Probability models build upon the mathematical probability rules, adding structure and helping us interpret probability as, in the words of Stark and Freedman, “just a property of a mathematical model intended to describe some features of the natural world.” We need to ensure that our model “matches” well with the phenomenon it aims to illustrate. Matching can be defined in terms of the frequentist approach. If we simulated from the proposed probability model many times, does the proportion of the event occurring in the simulation match the “true” probability of the event? For the earthquake example, we could design some model that explains earthquake behavior and use it to determine the probability of an occurrence. However, because earthquakes are few and far between, we do not have much data to build and test the model on to ensure that our predictions of earthquakes match well with what might happen in reality.

Now that we have these probability interpretations in mind, let’s revisit the USGS forecast for an earthquake. It seems like we must fit the USGS estimate into the probability model category; a mathematical model was made and under that model, the probability of an earthquake occurring was predicted as 0.7.

An important feature of the probability model interpretation is that the proposed model must match well with the phenomenon it aims to illustrate in order to be meaningful and useful. If we are unsure about how well our model matches the truth (which is most often the case), we must be sure to communicate this uncertainty.

What does the uncertainty estimate for the earthquake case mean?
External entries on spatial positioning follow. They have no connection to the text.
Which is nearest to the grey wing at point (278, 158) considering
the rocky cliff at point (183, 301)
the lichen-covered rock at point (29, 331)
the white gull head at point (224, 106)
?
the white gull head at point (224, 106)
In this case, the probability model that the USGS created for the earthquake process was simulated from multiple times (like the multiple realities suggested by the Frequentist approach), and the 0.1 represents the variability in the outcomes of the simulations that were used to arrive at the point estimate of 0.7.

However, Freedman and Stark point out that many more sources of uncertainty should be incorporated as well. The model itself is an imperfect representation of the true earthquake generating process. This particular model happens to be made up of smaller models for various geologic features, leaving room for imperfection in these representations as well. Some of these sub-models require input parameters that are also subject to uncertainty. Realistically, the uncertainty estimate given by the USGS is much larger.

The big take-aways from this thought exercise are that some convenient probability interpretations cannot be used to reason about certain complex, chance events, and any probabilities ascertained from the probability model interpretation should include the model building itself as a source of uncertainty.